Court TV executives got the cable industry talking last week when they announced that, within the year, their network will no longer be “Court TV.”

Aiming to target a psychographic they're calling Real Engagers, they plan to revamp daytime trial coverage, add nighttime entertainment shows, and take on a new name and look by Jan.1, 2008.

Court, which was acquired by Time Warner and folded into its Turner division last year, has repositioned itself several times before, most recently dividing its programming into trial coverage during the day and entertainment programming at night.

Although no one at the company is giving details, some have a good idea what the new brand will be. Executives will spend the months before this summer getting the requisite clearances for using it across various platforms, says Turner Entertainment Networks President Steve Koonin.

While he will say the target “real engagers” enjoy watching “real-life stories and true characters,” he maintains that the new brand isn't wholly about reality programming. “We're going nowhere near there. That's not even close to what we're doing,” he says, noting that the reincarnated Court can also program scripted series, so long as they're true stories.
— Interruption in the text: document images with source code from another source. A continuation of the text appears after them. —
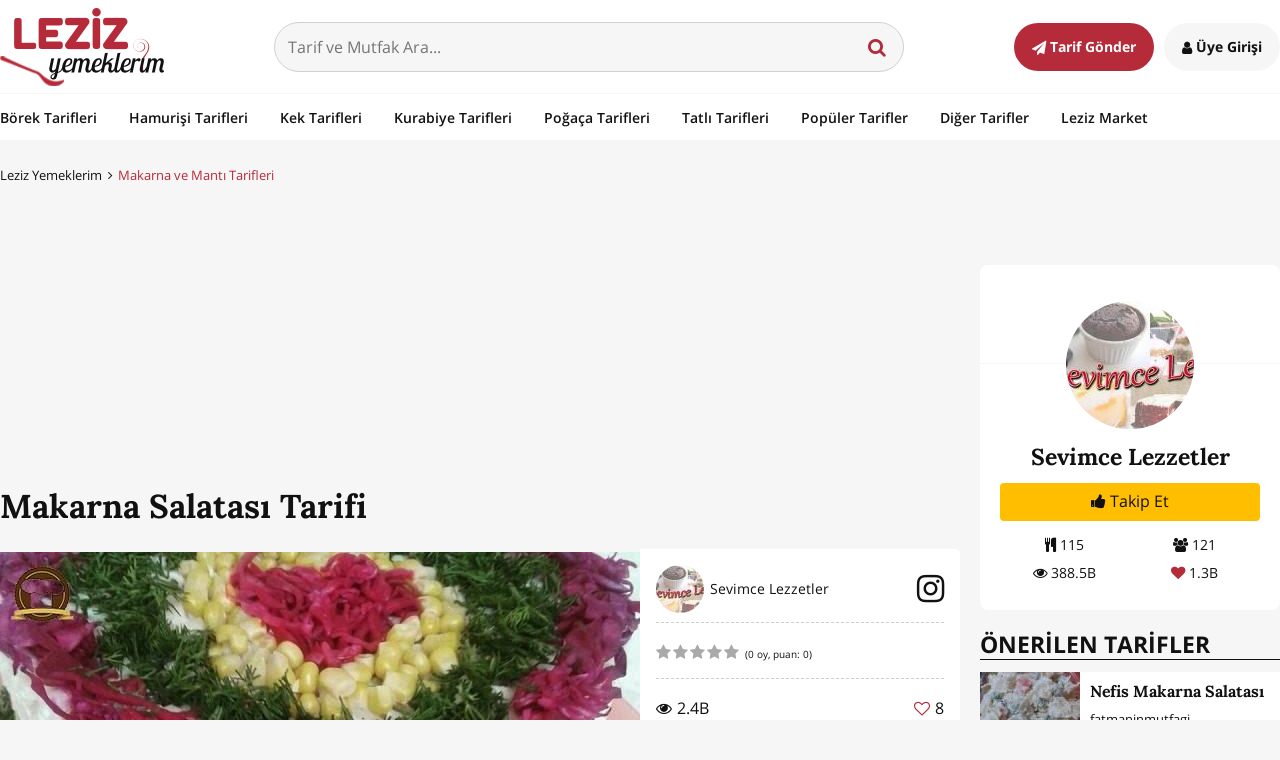

--- FILE ---
content_type: text/html; charset=utf-8
request_url: https://www.google.com/recaptcha/api2/aframe
body_size: 267
content:
<!DOCTYPE HTML><html><head><meta http-equiv="content-type" content="text/html; charset=UTF-8"></head><body><script nonce="HOlIgjofKARnz--JZr6d-A">/** Anti-fraud and anti-abuse applications only. See google.com/recaptcha */ try{var clients={'sodar':'https://pagead2.googlesyndication.com/pagead/sodar?'};window.addEventListener("message",function(a){try{if(a.source===window.parent){var b=JSON.parse(a.data);var c=clients[b['id']];if(c){var d=document.createElement('img');d.src=c+b['params']+'&rc='+(localStorage.getItem("rc::a")?sessionStorage.getItem("rc::b"):"");window.document.body.appendChild(d);sessionStorage.setItem("rc::e",parseInt(sessionStorage.getItem("rc::e")||0)+1);localStorage.setItem("rc::h",'1769704092197');}}}catch(b){}});window.parent.postMessage("_grecaptcha_ready", "*");}catch(b){}</script></body></html>

--- FILE ---
content_type: application/javascript; charset=utf-8
request_url: https://fundingchoicesmessages.google.com/f/AGSKWxX2mYpxfcbCBOZ8y65zgE_RTF1q0wAnuwpSrrZXP0sFCknpWRIedklQkRJSv-oh25KFW0Jq1OTVAmJPck7FVp57JWztwbbtPJs6Sn0Z1AZC1zfdKLpRGdwEsuSSXz2fjcKZ31SPQhBV6vapeQnnLeYm4tlHs0hT52RIByoqerKSG67N6u3hI0W2Nhxn/_/768x90ad._ad_300./adv-1./160x600-=admeld&
body_size: -1284
content:
window['0d75004f-05c6-4fbc-a9d2-df0a32ab5df8'] = true;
In an age of Google's YouTube, News Corp.'s MyNetworkTV and MySpace, and Nickelodeon's ME:TV, might Court's new moniker have some sort of narcissistic focus of its own? “First person is a hugely important element of this because this is the 'me' era we're in,” says Koonin. “We feel this first person is a key element. And when you put those two together—first person and real-life engagement—we think we have something really unique and special, and it's much bigger than the promise of Court TV, which I think is limited in its position.”

Indeed, Court saw huge ratings gains with its action-packed primetime entertainment shows last year. Thanks partly to its “RED” or “Real. Exciting. Dramatic.” block, during February, Court's primetime audience in the key 18-49 demographic jumped 37%, to 506,000, year-to-year.
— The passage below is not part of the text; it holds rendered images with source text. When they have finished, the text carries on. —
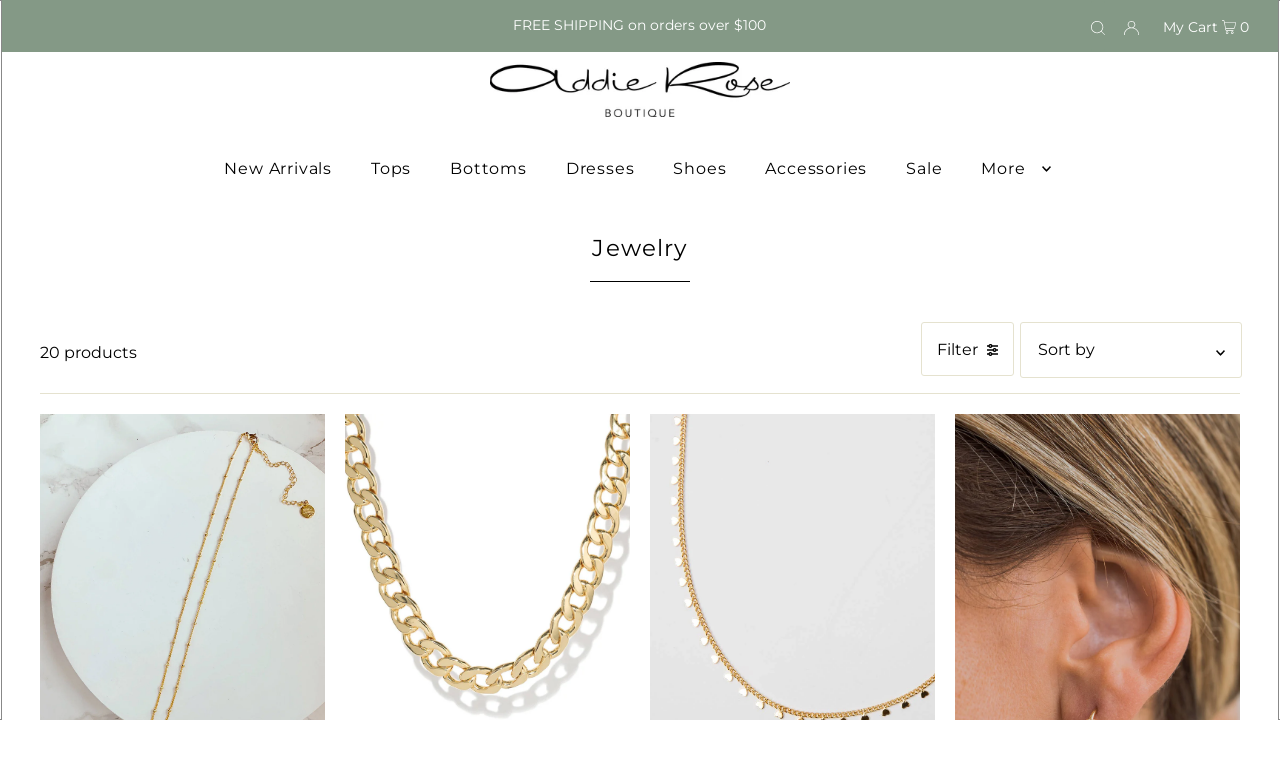

--- FILE ---
content_type: text/css
request_url: https://shopaddierose.com/cdn/shop/t/14/assets/hm.css?v=154810786117628394711759575748
body_size: 170
content:
.hm-gallery .image__gallery--item .box-ratio img{object-fit:contain}section.image__with-text .image-with-text-wrapper .box-ratio img{object-fit:contain;padding-bottom:20px}.hm-image-wto{max-width:80%;margin-left:auto;margin-right:auto}@media (max-width: 979px){.hm-image-wto img{width:100%!important;object-fit:contain}}@media (max-width: 979px){.template-search .product-index .box-ratio{height:100%;padding-bottom:0!important}.template-search .product-index a img{height:200px!important;object-fit:cover;object-position:center}.template-search .product-index .reveal{height:200px!important}}@media (min-width: 980px){.template-search .product-index .box-ratio{height:100%;padding-bottom:0!important}.template-search .product-index a img{height:400px!important;object-fit:cover;object-position:center}.template-search .product-index .reveal{height:400px!important}}@media (min-width: 980px){.template-page-hm-about #image-columns .image-column .box-ratio{height:500px;padding-bottom:0!important}.template-page-hm-about #image-columns .image-column .box-ratio img{height:500px;object-fit:contain}}@media (min-width: 980px){.map-section .map-section-wrapper,.map-section .map-section-wrapper .map-section-background-image,.map-section .map-section-wrapper .map-section-container,.map-section .map-section-wrapper .map__section-content--wrapper{height:600px}.map-section .map-section-wrapper .map-section-content{align-self:center}}@media (max-width: 979px){.map-section .map-section-wrapper,.map-section .map-section-wrapper .map-section-background-image,.map-section .map-section-wrapper .map-section-container,.map-section .map-section-wrapper .map__section-content--wrapper{height:600px}.map-section .map-section-wrapper .map-section-background-image{background-repeat:no-repeat;background-size:cover}.map-section .map-section-wrapper .map-section-background-wrapper{min-height:360px}.map-section{height:700px}}#shopify-section-footer #bottom-footer .social-icons__wrapper a svg{width:25px;height:25px}@media screen and (max-width: 797px){#shopify-section-footer .footer__block-container .social-icons__wrapper{text-align:center!important;margin-top:20px}#shopify-section-mobile-navigation .mobile-menu .social-icons__wrapper a svg{width:25px;height:25px}}@media (min-width: 980px){.template-page-hm-about .hm-editorial img{object-fit:cover!important}}.template-page-sizing .hm-editorial .image-container .box-ratio{padding-bottom:0!important;height:500px}.template-page-sizing .hm-editorial .image-container .box-ratio img{height:500px;object-fit:cover}#shopify-section-image-gallery-footer #global__gallery-image-gallery-footer img{object-fit:contain!important}#shopify-section-template--14357432959094__main .section-title{display:none}@media screen and (max-width: 797px){.parallax-template--14362357104758__16629835440c0aa6f5{height:250px}.template-page-sizing .hm-editorial{padding-top:0;padding-bottom:0}.template-page-sizing .hm-editorial .image-column{margin-bottom:0}}@media screen and (max-width: 797px){.hm-image-wto img{height:auto}.hm-image-wto .box-ratio{padding-bottom:0!important;height:auto}.hm-image-wto .parallax__section-image{min-height:unset!important;height:auto;padding-bottom:10px}.parallax-template--14357432828022__06135b16-4b80-439d-b990-e1d71641fd9a.hm-image-wto article .box-ratio{padding-bottom:0!important}.parallax-template--14357432828022__d19d21b4-b5d3-454f-a333-ec0ef3305bc6.hm-image-wto article .box-ratio{padding-bottom:0!important}}@media screen and (max-width: 797px){#shopify-section-footer .footer-block-image .box-ratio{padding-bottom:0!important;height:auto}#shopify-section-footer .footer-block-image .box-ratio img{max-width:30vw;margin-left:auto;margin-right:auto}}@media screen and (max-width: 797px){#shopify-section-template--14362326794358__1662982579e9bda399 .box-ratio{padding-bottom:20px!important}#shopify-section-template--14362326794358__1662982579e9bda399 .box-ratio img{height:auto}.section-template--14362326794358__1662982570960e6e75{padding-bottom:0!important}}
/*# sourceMappingURL=/cdn/shop/t/14/assets/hm.css.map?v=154810786117628394711759575748 */


--- FILE ---
content_type: text/css
request_url: https://s3-us-west-2.amazonaws.com/da-restock/da-restock-addie-rose.myshopify.com.css
body_size: 783
content:
.da-restock-image form,div#dd-restock-notification-container .da-restock-notification form{background-color:#f8f3f0}.da-restock-collection-img-new-wrapper p,.da-restock-image p,div#dd-restock-notification-container .da-restock-notification p{color:#999}div#dd-restock-notification-container .da-restock-notification form button{background-color:#849986;color:#fff}div#dd-restock-notification-container #dd-restock-notification-msg{background-color:#f49d00;color:#aa3939;border:0}.da-restock-collection-img-new-wrapper form button,.da-restock-image form button{background-color:#849986;color:#333}img.da-restock-collection-img,img.da-restock-collection-img-new{opacity:.3}.da-restock-image form{opacity:1}.da-restock-collection-img-new-wrapper form{background-color:#f8f3f0;opacity:1}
That's compared with the relatively small audience the network's daytime trial-based coverage commands: 296,000 viewers 18-49 that month.

Sources familiar with the network before its acquisition by Turner say Court's ad-sales staffers—who were laid off after the Turner buy—had long wanted a name change to reflect the saucier programming at night. But they didn't want to scare off advertisers with a name suggesting an environment full of blood and gore.
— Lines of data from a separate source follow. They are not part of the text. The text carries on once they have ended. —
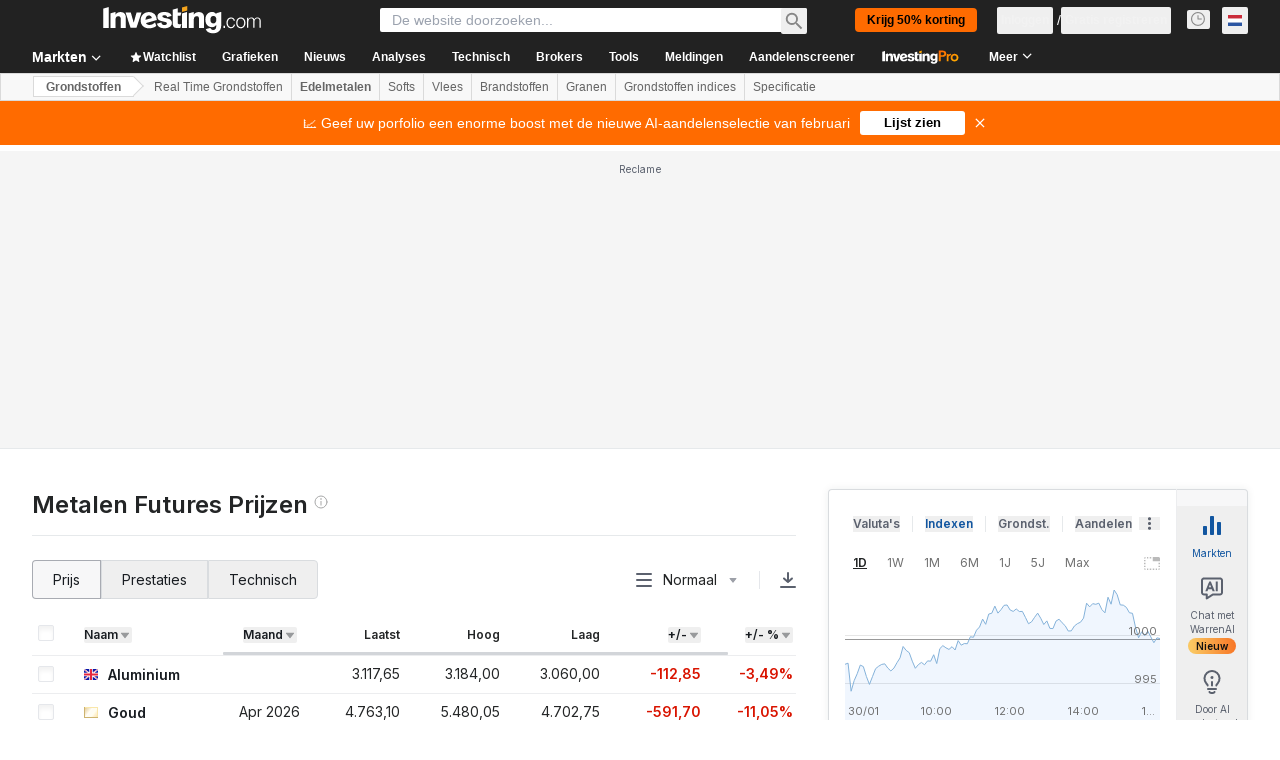

--- FILE ---
content_type: application/javascript
request_url: https://promos.investing.com/eu-a4flkt7l2b/z9gd/9a63d23b-49c1-4335-b698-e7f3ab10af6c/nl.investing.com/jsonp/z?cb=1769830261325&callback=__dgo0n5bsaqcbix
body_size: 713
content:
__dgo0n5bsaqcbix({"rand":737679,"geo":{"country_name":"United States","continent_name":"North America","city":"Columbus","region_name":"Ohio","ip":"3.139.104.206","country_code":"US","continent_code":"NA","longitude":-83.0061,"metro_code":535,"zipcode":"43215","time_zone":"America/New_York","latitude":39.9625,"region_code":"OH"},"ts":1769830261405.0,"success":true,"da":"bg*br*al|Apple%bt*bm*bs*cb*bu*dl$0^j~m|131.0.0.0%v~d~f~primarySoftwareType|Robot%s~r~dg*e~b~dq*z|Blink%cn*ds*ba*ch*cc*n|Chrome%t~bl*ac~aa~g~y|macOS%ce*ah~bq*bd~dd*cq$0^cl*df*bp*ad|Desktop%bh*c~dc*dn*bi*ae~ci*cx*p~bk*de*bc*i~h|10.15.7%cd*w~cu*ck*l~u~partialIdentification*af~bz*db*ab*q~a*cp$0^dh*k|Apple%cr*ag|-"});

--- FILE ---
content_type: application/javascript
request_url: https://cdn.investing.com/x/1acb37b/_next/static/chunks/pages/commodities/real-time-futures-c472b47abd323995.js
body_size: 423
content:
(self.webpackChunk_N_E=self.webpackChunk_N_E||[]).push([[1639,8832],{16833:(e,a,n)=>{(window.__NEXT_P=window.__NEXT_P||[]).push(["/commodities/real-time-futures",function(){return n(57133)}])},57133:(e,a,n)=>{"use strict";n.r(a),n.d(a,{__N_SSP:()=>t,default:()=>l,dynamicRealTimeFuturesPageConfig:()=>D,realTimeFuturesPageConfig:()=>o});var m=n(41781),i=n(79453),r=n(67827);let c=m.A;var t=!0;let D={getDynamicQueryParams:()=>({strategy:r.qY.RealTimeFutures,key:"default"})},o={financialQuery:{assetFields:[i.Fm.Id,i.Fm.Name,i.Fm.Symbol,i.Fm.IsCFD,i.Fm.Month,i.Fm.High,i.Fm.Low,i.Fm.Last,i.Fm.LastPairDecimal,i.Fm.Change,i.Fm.ChangePercent,i.Fm.Volume,i.Fm.Time,i.Fm.IsOpen,i.Fm.Url,i.Fm.Flag,i.Fm.CountryNameTranslated,i.Fm.ExchangeId,i.Fm.ExchangeName,i.Fm.ContractSize,i.Fm.SpecificationTradingMonths,i.Fm.SpecificationPointValue,i.Fm.PerformanceDay,i.Fm.PerformanceWeek,i.Fm.PerformanceMonth,i.Fm.PerformanceYtd,i.Fm.PerformanceYear,i.Fm.Performance3Year,i.Fm.TechnicalHour,i.Fm.TechnicalDay,i.Fm.TechnicalWeek,i.Fm.TechnicalMonth,i.Fm.AvgVolume,i.Fm.FundamentalMarketCap,i.Fm.FundamentalRevenue,i.Fm.FundamentalRatio,i.Fm.FundamentalBeta,i.Fm.PairType]},tableFields:[i.Dz.Name,i.Dz.Last,i.Dz.High,i.Dz.Low,i.Dz.ChangeOneDay,i.Dz.ChangeOneDayPercent,i.Dz.VolumeOneDay,i.Dz.Time],sortableFields:[i.Dz.Name,i.Dz.Symbol,i.Dz.Month,i.Dz.ExchangeName,i.Dz.VolumeOneDay,i.Dz.ChangeOneDayPercent,i.Dz.Time,i.Dz.PerformanceDay,i.Dz.PerformanceWeek,i.Dz.PerformanceMonth,i.Dz.PerformanceYtd,i.Dz.PerformanceYear,i.Dz.Performance3Year,i.Dz.TechnicalHour,i.Dz.TechnicalDay,i.Dz.TechnicalWeek,i.Dz.TechnicalMonth],tabs:[i.BH.Price,i.BH.Performance,i.BH.Technical,i.BH.Specification],priceFields:[i.Dz.Name,i.Dz.Month,i.Dz.Last,i.Dz.High,i.Dz.Low,i.Dz.ChangeOneDay,i.Dz.ChangeOneDayPercent,i.Dz.Time],performanceFields:[i.Dz.Name,i.Dz.PerformanceDay,i.Dz.PerformanceWeek,i.Dz.PerformanceMonth,i.Dz.PerformanceYtd,i.Dz.PerformanceYear,i.Dz.Performance3Year],technicalFields:[i.Dz.Name,i.Dz.TechnicalHour,i.Dz.TechnicalDay,i.Dz.TechnicalWeek,i.Dz.TechnicalMonth],specificationsFields:[i.Dz.Name,i.Dz.Symbol,i.Dz.ExchangeName,i.Dz.ContractSize,i.Dz.SpecificationTradingMonths,i.Dz.SpecificationPointValue],queryType:i.Wk.Dynamic,serviceType:i.Nj.FinancialDataService,elements:{[i.Ji.DOWNLOAD_BUTTON]:!0,[i.Ji.VIEW_SELECTOR]:!0,[i.Ji.MULTISELECT_CHECKBOX]:!0},dedicatedMobileView:!0,horizontalScrollbar:!0,headline:{tooltipOverDescription:!0}},l=c}},e=>{e.O(0,[8992,4031,7830,6340,2933,3103,58,5059,7231,37,1435,5540,2198,3588,65,1781,6593,636,8792],()=>e(e.s=16833)),_N_E=e.O()}]);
“The network was really hamstrung by the daytime programming as well as the attitude that could come across if they went full-scale crime,” says Rudy Gaskins, CEO/executive creative director of branding-services agency Push Creative, who worked on Court's rebrand around 2000. “It has been a struggle, and I don't know how much success they've really had overcoming this problem.”

Former Court CEO Henry Schleiff, who oversaw Court's marketing push in recent years and is now head of Hallmark Channel, declined comment.

In development

The network is developing several primetime reality shows on, among other things, police interrogations (The Room), con artists (The Real Hustle) and high-end security experts (Tiger Team). Also in development are quarterly specials from Court TV-owned Website the, such as The Dumbest Criminals in the World.

Daytime programming will be redone and lead into a 3-5 p.m. block of back-to-back talk shows hosted by Nancy Grace, whose Closing Arguments shrinks from two hours to one, and Star Jones. Trial coverage will move to the Web during the afternoon.

Koonin, who masterminded rebrands for Turner's TNT and TBS cable networks to focus on drama and comedy, respectively, says that Court's rebrand is an internal team effort (by Court TV General Manager Marc Juris and others), not by outside brand consultants.

The new brand—name, tagline, logo and on-air look—will be unveiled to advertisers this summer.